I waited two and a half hours at the DDS (DOT/DMV) last time I went. Two. and a half. hours. Cities and their amenities come with wait times in proportion to their population. DM is very feasible in both.
- Cost of living is reasonable.
- Your family probably likes you.
Alright, maybe this one could go either way depending on you and your clan. However, if you kinda love your family or at least a couple of its affiliates, you will miss them painfully if and when you find yourself alone in a foreign place.
Also, if you grew up in DM, someone chose a very ideal setting for you to begin life. Don't openly scorn that by fussing about wanting to move away.
Of course this doesn't apply to everyone. Sometimes segregating from unhealthy or codependent settings is best.
- Lastly, you have everything you need,
except Ikea and H&M, but H&M isn't so great anymore anyway.

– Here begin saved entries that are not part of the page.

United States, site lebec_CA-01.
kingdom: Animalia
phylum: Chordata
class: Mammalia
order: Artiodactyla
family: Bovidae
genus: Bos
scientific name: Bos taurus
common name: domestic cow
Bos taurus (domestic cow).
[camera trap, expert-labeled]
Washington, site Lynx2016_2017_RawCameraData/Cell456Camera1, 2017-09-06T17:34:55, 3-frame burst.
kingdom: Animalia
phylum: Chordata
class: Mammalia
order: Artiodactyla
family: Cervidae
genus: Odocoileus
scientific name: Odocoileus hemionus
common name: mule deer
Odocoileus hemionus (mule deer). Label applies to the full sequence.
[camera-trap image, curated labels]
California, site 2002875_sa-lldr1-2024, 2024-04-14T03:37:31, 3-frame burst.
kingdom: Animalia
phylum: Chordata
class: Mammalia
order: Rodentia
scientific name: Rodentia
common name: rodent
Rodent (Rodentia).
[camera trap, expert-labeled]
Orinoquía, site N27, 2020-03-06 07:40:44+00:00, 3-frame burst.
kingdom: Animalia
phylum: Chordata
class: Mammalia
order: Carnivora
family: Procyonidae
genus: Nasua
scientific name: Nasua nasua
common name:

Of course big city life has its advantages-- opportunities of every category, cool attractions, landmarks, restaurants of any ethnicity and style, and open-minded and diverse people from every religion and culture. It's definitely not all bad. I am absolutely not saying "don't ever move". I only mean to point out that good comes with bad, and vice versa, with anything in life, and that's important to think about before choosing a tremendous lifestyle change. Boredom is not a good reason for that. Boredom is a choice almost no matter where you live. Don't throw around words about something as paramount as your life as you know it. Your solution is not in cardboard and a U-Haul. For the moment, I'm merely suggesting you use perspective to be gracious about having lived in DM / Iowa, whether that's permanent for you or not.
If you ARE serious about moving away, do your homework. Look before you just blindly leap to Chicago or Minneapolis or Kansas City just because they're close. It could be that you need to get out of the midwest, not just DM. Look into a few different cities (unless of course you're just going wherever you can get a good job). Find out whatever you can; research statistics:
How happy are the people in this city? What are the depression rates, and why? Average incomes? Unemployment percentages? Crime rates? Is the population growing? What kind of opportunities are plentiful and how does that affect the rest of the city? How could it affect the opportunities I'm seeking? Try to find bloggers who live in and write about the city. Get some locals' perspectives.
During the process of deciding whether to move, be realistic. Don't have tunnel vision for the payoffs. A long-distance move is a tumultuous undertaking both before and after. Of course there are payoffs, but don't be naive about the work it takes to reap them. Finding a job is hard. Finding a place to live is hard. Moving out and in is really hard. Navigating through a new city is really hard. Making new friends is really, really hard.
A long distance move, regardless of how it all turns out, guarantees to be a growing experience.
I will always encourage anyone to expand his or her mind, horizons, and world. Consider looking around you first to seek adventure. You may be able to do it without hiring a moving company.